- **Exercise prompt**: Return each line below that contains the string "roof". Case counts.

- **Data rows**:
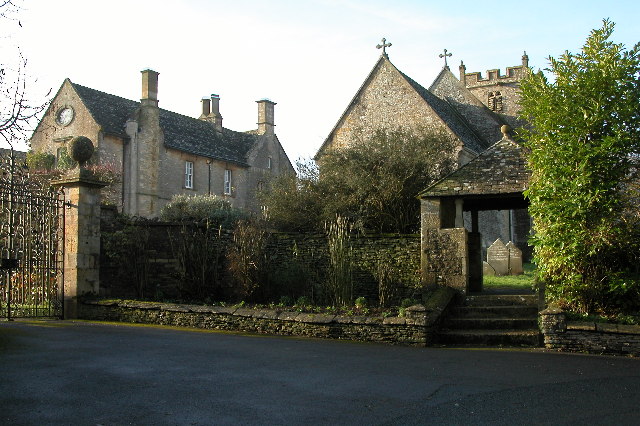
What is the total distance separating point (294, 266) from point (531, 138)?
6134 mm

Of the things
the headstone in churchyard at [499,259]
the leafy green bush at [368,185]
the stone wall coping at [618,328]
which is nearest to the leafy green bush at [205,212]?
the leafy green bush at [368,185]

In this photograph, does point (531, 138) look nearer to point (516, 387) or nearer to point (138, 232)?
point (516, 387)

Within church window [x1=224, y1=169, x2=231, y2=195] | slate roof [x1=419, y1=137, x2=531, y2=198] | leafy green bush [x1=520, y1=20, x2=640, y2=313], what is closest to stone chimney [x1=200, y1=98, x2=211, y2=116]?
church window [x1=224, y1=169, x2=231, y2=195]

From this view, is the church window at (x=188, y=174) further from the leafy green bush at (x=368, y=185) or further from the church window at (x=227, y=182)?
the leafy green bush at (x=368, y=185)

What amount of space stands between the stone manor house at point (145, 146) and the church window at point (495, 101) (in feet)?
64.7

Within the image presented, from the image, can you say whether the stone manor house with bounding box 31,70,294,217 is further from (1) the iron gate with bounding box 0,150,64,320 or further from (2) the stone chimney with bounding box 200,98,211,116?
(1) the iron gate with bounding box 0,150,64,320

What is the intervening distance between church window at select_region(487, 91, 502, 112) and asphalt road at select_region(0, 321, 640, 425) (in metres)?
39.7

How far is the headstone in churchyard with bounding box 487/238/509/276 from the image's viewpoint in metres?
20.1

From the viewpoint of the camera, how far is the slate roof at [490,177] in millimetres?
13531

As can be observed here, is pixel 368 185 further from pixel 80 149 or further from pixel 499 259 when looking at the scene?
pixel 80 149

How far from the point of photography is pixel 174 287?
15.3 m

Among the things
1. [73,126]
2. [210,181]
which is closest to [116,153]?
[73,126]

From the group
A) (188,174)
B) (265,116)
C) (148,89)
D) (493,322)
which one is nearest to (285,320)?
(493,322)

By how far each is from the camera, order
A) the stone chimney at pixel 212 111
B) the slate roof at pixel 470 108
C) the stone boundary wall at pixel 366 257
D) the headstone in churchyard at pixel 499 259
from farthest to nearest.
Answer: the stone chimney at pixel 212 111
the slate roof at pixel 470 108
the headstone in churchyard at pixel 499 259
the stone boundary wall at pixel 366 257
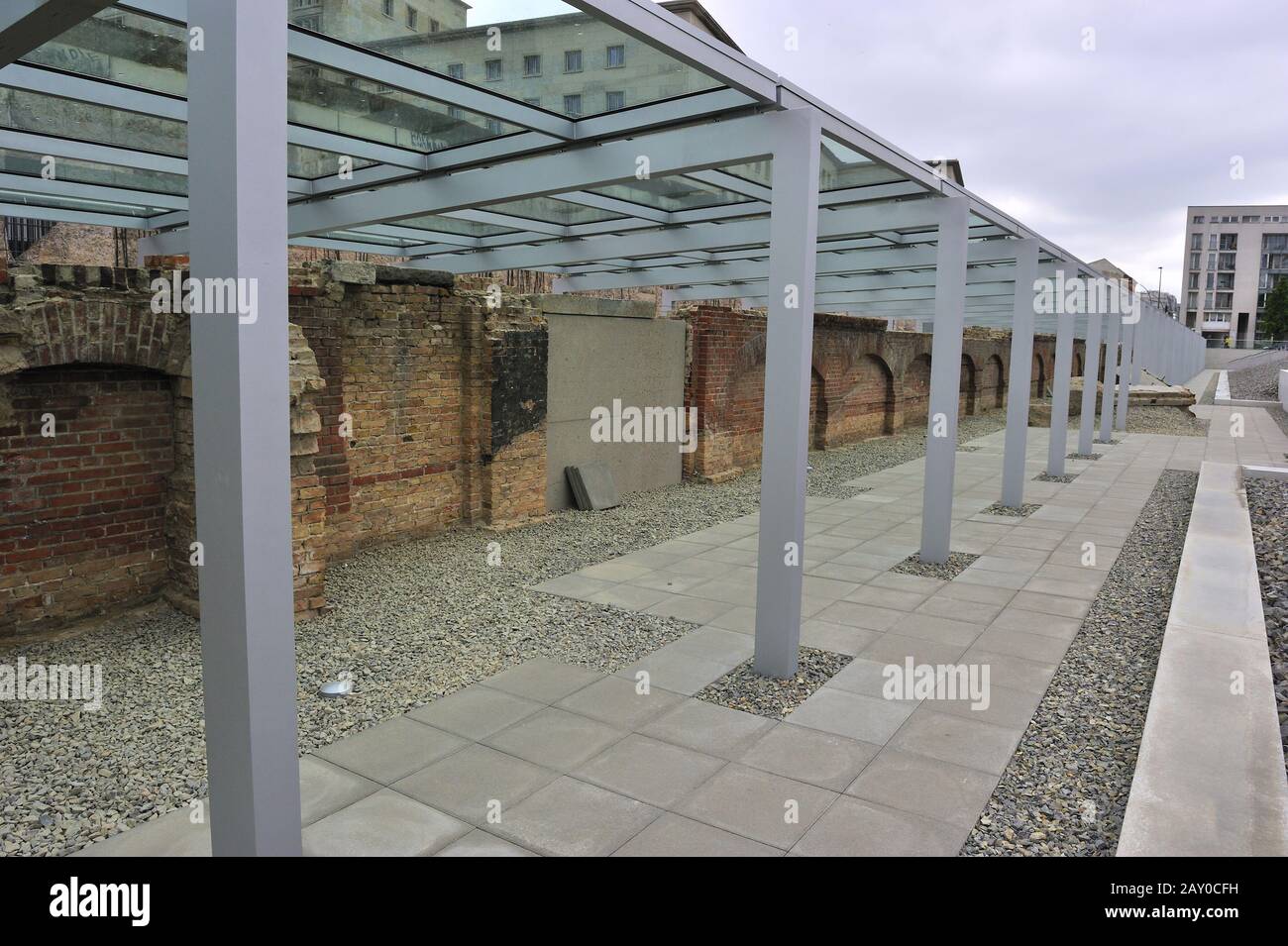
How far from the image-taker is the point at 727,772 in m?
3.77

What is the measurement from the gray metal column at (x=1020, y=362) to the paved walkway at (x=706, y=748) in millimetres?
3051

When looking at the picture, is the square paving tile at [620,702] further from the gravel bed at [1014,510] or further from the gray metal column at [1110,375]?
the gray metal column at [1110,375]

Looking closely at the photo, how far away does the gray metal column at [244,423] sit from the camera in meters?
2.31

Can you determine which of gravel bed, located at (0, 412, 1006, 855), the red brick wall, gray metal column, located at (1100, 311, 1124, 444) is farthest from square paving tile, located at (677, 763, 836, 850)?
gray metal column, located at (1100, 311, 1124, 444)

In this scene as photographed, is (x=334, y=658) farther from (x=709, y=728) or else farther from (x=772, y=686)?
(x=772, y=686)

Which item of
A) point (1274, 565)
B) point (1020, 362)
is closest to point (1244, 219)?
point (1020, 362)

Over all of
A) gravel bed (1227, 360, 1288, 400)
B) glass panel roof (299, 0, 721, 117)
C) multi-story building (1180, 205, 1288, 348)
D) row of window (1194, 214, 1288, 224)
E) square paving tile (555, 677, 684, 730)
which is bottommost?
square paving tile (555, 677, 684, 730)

- **The result**:
Within church window [x1=224, y1=169, x2=231, y2=195] | slate roof [x1=419, y1=137, x2=531, y2=198] | leafy green bush [x1=520, y1=20, x2=640, y2=313], what is closest to stone chimney [x1=200, y1=98, x2=211, y2=116]?
From the viewpoint of the camera, how far is the slate roof at [490,177] in millimetres?
B) the slate roof at pixel 470 108
the slate roof at pixel 470 108
B) glass panel roof (299, 0, 721, 117)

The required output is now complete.